__PROBLEM TO SOLVE__: Transcribe the lines exactly, beginning with the one that contains "How far is the distance" and ending with the final line of the records. Do not transcribe pictures.

__DATASET CONTENT__:
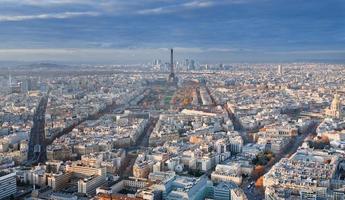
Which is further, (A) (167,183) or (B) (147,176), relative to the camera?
(B) (147,176)

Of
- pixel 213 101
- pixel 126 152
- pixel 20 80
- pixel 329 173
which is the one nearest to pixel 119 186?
pixel 126 152

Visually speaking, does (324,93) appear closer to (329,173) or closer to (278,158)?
(278,158)

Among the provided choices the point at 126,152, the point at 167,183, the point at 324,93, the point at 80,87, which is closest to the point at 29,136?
the point at 126,152

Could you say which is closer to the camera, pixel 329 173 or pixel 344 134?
pixel 329 173

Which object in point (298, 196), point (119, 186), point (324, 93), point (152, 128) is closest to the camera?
point (298, 196)

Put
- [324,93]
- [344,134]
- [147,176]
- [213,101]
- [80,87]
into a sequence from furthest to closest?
[80,87] < [324,93] < [213,101] < [344,134] < [147,176]

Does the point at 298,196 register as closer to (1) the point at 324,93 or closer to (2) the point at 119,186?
(2) the point at 119,186

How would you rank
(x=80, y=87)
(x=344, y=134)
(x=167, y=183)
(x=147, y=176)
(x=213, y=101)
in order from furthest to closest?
(x=80, y=87) → (x=213, y=101) → (x=344, y=134) → (x=147, y=176) → (x=167, y=183)

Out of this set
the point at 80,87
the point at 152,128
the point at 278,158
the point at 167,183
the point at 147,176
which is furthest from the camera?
the point at 80,87

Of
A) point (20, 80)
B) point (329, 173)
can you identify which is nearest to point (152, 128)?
point (329, 173)
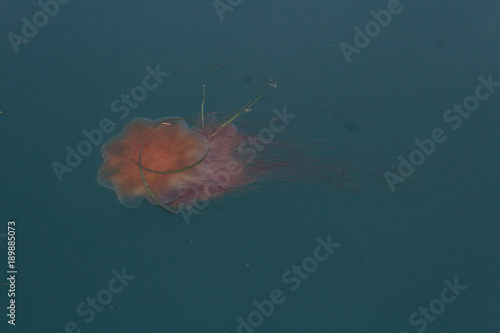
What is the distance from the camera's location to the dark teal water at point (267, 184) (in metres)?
2.18

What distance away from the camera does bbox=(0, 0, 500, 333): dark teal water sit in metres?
2.18

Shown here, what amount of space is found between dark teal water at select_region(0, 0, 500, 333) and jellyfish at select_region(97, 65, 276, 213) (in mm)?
73

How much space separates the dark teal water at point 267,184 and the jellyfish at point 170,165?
7 cm

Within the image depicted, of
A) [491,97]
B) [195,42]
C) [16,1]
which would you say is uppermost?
[16,1]

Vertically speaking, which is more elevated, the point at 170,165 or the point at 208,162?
the point at 170,165

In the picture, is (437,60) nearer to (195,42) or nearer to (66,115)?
(195,42)

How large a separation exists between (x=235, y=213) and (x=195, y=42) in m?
1.08

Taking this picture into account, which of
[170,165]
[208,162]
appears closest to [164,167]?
[170,165]

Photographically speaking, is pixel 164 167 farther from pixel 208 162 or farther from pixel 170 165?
pixel 208 162

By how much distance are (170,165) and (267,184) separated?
1.97 ft

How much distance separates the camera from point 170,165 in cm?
222

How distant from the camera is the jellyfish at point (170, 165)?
2195mm

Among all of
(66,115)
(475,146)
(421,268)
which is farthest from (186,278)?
(475,146)

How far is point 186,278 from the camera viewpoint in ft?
7.15
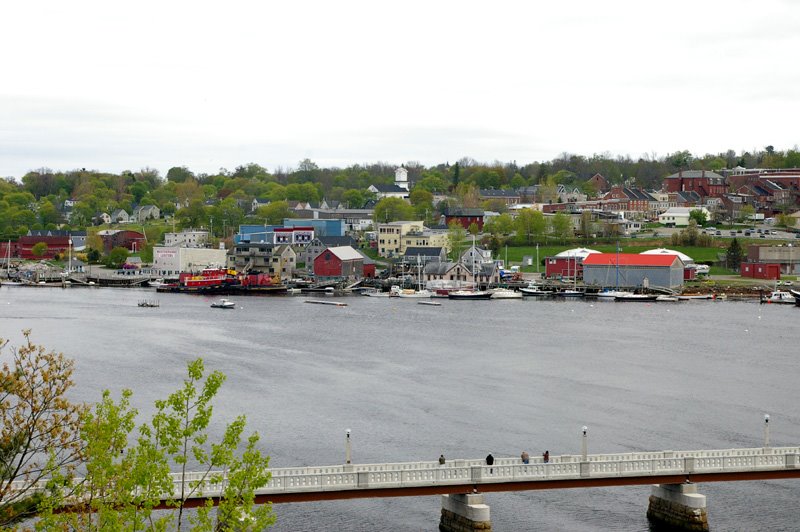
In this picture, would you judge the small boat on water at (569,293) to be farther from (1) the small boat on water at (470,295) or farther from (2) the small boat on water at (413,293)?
(2) the small boat on water at (413,293)

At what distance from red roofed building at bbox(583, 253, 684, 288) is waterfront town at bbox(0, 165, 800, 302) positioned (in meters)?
0.10

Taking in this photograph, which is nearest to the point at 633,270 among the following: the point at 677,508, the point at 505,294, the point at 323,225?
the point at 505,294

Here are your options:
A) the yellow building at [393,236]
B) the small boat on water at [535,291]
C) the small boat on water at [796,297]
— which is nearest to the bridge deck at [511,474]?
the small boat on water at [796,297]

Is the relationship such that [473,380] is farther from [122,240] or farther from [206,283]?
[122,240]

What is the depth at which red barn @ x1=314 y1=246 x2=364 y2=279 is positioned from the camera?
306 ft

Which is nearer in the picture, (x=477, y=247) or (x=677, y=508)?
(x=677, y=508)

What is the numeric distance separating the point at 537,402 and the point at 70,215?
385ft

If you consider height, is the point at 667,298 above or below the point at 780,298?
below

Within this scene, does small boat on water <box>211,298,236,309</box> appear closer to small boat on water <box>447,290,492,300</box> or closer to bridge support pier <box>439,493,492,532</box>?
small boat on water <box>447,290,492,300</box>

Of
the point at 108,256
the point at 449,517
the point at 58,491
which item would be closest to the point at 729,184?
the point at 108,256

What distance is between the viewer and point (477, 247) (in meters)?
102

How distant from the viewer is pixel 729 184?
13812cm

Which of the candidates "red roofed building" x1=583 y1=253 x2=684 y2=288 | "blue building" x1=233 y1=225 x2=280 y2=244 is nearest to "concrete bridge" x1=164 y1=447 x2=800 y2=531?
"red roofed building" x1=583 y1=253 x2=684 y2=288

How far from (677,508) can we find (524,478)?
343 cm
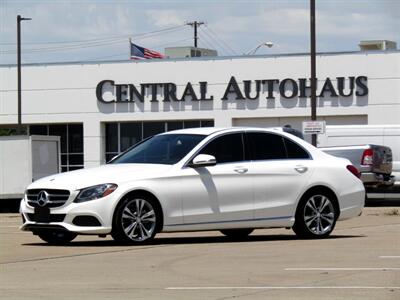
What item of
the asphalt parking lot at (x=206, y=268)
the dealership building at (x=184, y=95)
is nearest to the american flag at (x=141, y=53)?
the dealership building at (x=184, y=95)

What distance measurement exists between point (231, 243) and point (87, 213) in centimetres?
209

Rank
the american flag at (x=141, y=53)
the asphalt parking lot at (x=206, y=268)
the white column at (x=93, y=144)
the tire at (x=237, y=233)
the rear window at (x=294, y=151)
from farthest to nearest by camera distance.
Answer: the american flag at (x=141, y=53) → the white column at (x=93, y=144) → the tire at (x=237, y=233) → the rear window at (x=294, y=151) → the asphalt parking lot at (x=206, y=268)

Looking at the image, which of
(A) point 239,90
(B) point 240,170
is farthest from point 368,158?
(A) point 239,90

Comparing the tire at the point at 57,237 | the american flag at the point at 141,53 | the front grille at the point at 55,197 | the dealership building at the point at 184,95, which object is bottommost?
the tire at the point at 57,237

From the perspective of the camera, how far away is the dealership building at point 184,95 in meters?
46.4

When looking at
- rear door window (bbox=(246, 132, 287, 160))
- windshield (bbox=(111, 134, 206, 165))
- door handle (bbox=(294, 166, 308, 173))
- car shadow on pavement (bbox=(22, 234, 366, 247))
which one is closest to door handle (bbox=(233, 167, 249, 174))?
rear door window (bbox=(246, 132, 287, 160))

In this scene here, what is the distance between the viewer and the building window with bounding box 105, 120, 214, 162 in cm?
5003

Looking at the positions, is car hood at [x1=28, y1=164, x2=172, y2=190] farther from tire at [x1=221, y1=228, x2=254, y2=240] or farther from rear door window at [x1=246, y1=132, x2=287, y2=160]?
tire at [x1=221, y1=228, x2=254, y2=240]

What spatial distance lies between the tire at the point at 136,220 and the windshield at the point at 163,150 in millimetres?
759

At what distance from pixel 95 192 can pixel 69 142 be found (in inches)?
1458

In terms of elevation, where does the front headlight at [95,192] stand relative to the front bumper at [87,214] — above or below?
above

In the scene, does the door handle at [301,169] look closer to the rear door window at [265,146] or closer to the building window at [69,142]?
the rear door window at [265,146]

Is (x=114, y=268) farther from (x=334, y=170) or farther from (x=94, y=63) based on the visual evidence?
(x=94, y=63)

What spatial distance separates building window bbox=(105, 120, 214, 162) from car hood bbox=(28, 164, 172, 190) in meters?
35.0
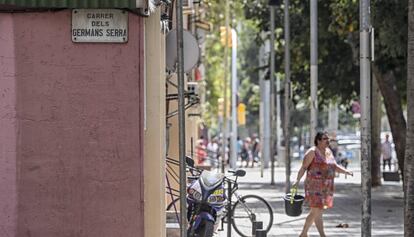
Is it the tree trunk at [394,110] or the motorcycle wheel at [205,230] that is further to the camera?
the tree trunk at [394,110]

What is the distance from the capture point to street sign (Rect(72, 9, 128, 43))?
10.4m

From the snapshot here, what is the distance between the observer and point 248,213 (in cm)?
1545

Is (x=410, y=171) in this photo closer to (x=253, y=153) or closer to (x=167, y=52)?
(x=167, y=52)

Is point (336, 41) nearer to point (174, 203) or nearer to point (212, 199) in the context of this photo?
point (174, 203)

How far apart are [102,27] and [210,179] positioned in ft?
10.5

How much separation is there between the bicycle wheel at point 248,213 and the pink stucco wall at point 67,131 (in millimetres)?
5189

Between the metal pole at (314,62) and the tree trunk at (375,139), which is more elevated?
the metal pole at (314,62)

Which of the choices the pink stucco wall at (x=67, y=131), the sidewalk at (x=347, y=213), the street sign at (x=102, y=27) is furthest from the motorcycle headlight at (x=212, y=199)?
the sidewalk at (x=347, y=213)

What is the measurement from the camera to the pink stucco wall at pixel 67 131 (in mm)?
10289

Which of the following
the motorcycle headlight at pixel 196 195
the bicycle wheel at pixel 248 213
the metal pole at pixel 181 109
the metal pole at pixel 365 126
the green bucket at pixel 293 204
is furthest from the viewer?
the bicycle wheel at pixel 248 213

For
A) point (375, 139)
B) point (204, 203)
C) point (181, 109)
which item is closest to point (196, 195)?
point (204, 203)

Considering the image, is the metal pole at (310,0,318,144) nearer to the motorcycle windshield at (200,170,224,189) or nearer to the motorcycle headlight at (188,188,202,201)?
the motorcycle windshield at (200,170,224,189)

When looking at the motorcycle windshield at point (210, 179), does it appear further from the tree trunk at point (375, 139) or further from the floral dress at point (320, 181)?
the tree trunk at point (375, 139)

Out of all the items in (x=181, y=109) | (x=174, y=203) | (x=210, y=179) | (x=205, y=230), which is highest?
(x=181, y=109)
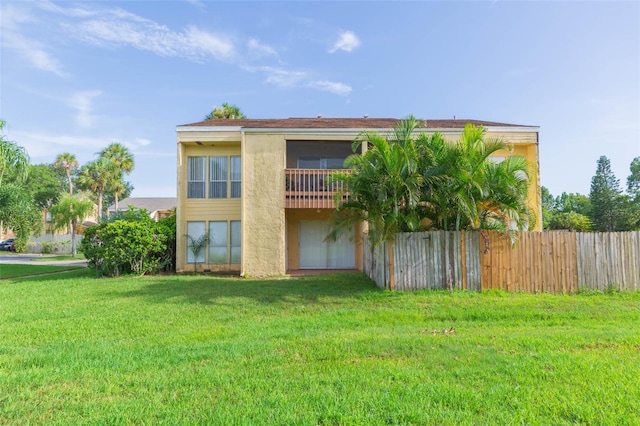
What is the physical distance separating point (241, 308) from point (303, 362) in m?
3.78

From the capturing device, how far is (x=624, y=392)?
3.47 m

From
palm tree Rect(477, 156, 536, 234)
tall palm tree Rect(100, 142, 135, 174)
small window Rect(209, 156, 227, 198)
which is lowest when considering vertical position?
palm tree Rect(477, 156, 536, 234)

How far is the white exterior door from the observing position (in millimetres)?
15898

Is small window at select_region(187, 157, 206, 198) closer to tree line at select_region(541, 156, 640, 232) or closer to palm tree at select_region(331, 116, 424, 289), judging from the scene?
palm tree at select_region(331, 116, 424, 289)

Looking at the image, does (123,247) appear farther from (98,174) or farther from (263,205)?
(98,174)

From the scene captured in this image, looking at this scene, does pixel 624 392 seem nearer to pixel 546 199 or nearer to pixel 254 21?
pixel 254 21

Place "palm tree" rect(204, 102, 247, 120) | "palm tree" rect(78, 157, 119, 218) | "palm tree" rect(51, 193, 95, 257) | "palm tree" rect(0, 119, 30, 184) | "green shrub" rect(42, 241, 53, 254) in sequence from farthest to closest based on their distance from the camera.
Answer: "green shrub" rect(42, 241, 53, 254) → "palm tree" rect(78, 157, 119, 218) → "palm tree" rect(51, 193, 95, 257) → "palm tree" rect(204, 102, 247, 120) → "palm tree" rect(0, 119, 30, 184)

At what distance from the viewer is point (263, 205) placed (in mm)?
13758

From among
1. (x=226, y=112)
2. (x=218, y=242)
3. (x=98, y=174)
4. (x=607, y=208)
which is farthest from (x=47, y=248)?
(x=607, y=208)

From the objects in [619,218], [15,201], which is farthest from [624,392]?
[619,218]

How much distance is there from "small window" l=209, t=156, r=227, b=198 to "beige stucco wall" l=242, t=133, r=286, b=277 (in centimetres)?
200

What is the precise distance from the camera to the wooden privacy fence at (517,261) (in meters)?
9.18

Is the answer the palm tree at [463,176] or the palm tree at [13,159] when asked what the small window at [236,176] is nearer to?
the palm tree at [13,159]

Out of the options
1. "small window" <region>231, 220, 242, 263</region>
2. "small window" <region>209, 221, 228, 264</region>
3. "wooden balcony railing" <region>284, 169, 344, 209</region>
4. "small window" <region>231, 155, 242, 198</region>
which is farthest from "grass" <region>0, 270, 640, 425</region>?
"small window" <region>231, 155, 242, 198</region>
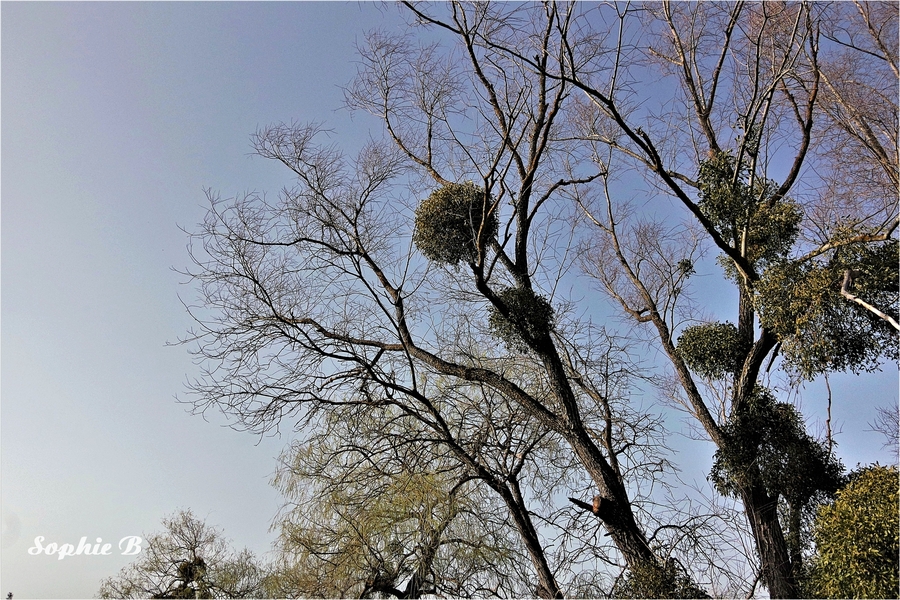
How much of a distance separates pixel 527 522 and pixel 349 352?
8.52ft

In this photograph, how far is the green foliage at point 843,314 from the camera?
5.50 metres

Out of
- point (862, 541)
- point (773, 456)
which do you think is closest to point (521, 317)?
point (773, 456)

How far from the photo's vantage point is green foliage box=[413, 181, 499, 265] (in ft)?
22.0

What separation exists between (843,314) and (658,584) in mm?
2922

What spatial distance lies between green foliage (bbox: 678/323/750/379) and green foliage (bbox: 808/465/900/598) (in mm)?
2352

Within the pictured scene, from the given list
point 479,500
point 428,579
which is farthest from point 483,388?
point 428,579

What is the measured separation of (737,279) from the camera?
7.72 metres

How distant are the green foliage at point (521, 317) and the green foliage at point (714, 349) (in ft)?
6.44

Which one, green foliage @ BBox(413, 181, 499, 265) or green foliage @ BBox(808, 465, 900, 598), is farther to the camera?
green foliage @ BBox(413, 181, 499, 265)

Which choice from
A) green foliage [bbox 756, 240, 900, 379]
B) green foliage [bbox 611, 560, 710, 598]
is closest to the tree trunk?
green foliage [bbox 611, 560, 710, 598]

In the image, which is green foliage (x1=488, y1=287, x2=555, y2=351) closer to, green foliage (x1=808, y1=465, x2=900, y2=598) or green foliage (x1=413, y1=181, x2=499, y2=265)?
green foliage (x1=413, y1=181, x2=499, y2=265)

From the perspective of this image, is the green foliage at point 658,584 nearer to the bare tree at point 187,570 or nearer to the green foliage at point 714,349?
the green foliage at point 714,349

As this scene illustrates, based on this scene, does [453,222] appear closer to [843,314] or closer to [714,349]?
[714,349]

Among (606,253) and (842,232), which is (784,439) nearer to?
(842,232)
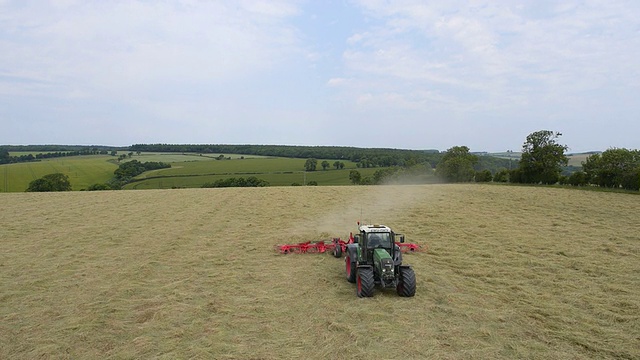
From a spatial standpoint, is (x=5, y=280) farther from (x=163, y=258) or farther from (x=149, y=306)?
(x=149, y=306)

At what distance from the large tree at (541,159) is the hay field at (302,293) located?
2443 centimetres

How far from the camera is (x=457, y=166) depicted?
56.2 meters

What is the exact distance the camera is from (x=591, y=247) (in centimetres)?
1568

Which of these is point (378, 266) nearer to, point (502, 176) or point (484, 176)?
point (502, 176)

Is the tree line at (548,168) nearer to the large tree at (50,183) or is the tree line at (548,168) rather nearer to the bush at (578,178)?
the bush at (578,178)

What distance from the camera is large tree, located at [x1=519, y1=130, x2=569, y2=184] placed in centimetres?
4525

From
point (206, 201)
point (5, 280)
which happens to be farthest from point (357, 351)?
point (206, 201)

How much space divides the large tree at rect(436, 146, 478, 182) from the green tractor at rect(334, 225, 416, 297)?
47838 mm

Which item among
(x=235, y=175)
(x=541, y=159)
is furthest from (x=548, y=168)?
(x=235, y=175)

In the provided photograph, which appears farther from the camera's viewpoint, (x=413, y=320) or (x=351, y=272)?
(x=351, y=272)

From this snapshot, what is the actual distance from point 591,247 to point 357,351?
13350 millimetres

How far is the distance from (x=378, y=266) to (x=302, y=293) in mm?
2351

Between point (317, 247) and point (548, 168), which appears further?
point (548, 168)

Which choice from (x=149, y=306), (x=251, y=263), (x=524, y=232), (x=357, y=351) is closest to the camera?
(x=357, y=351)
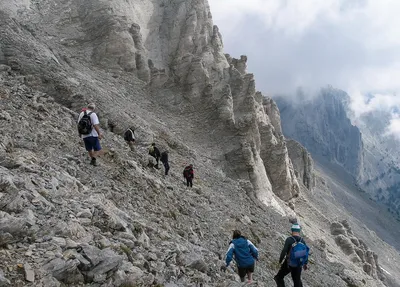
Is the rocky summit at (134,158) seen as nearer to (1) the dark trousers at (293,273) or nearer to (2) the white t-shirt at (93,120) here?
(2) the white t-shirt at (93,120)

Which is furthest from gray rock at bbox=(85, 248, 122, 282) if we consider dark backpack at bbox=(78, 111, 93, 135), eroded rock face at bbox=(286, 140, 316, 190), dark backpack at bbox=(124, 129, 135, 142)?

__PROBLEM SOLUTION__:
How far is the distance from (x=378, y=266) to (x=302, y=293) in mm?
2351

Between point (317, 247) and point (548, 168), which appears further?
point (548, 168)

Which choice from (x=149, y=306), (x=251, y=263), (x=524, y=232), (x=357, y=351) is closest to the camera?
(x=357, y=351)
Is the rocky summit at (134,158) seen as nearer to (1) the dark trousers at (293,273) or nearer to (2) the white t-shirt at (93,120) here?
(2) the white t-shirt at (93,120)

Which is furthest from gray rock at bbox=(85, 248, 122, 282) if we consider dark backpack at bbox=(78, 111, 93, 135), eroded rock face at bbox=(286, 140, 316, 190), dark backpack at bbox=(124, 129, 135, 142)?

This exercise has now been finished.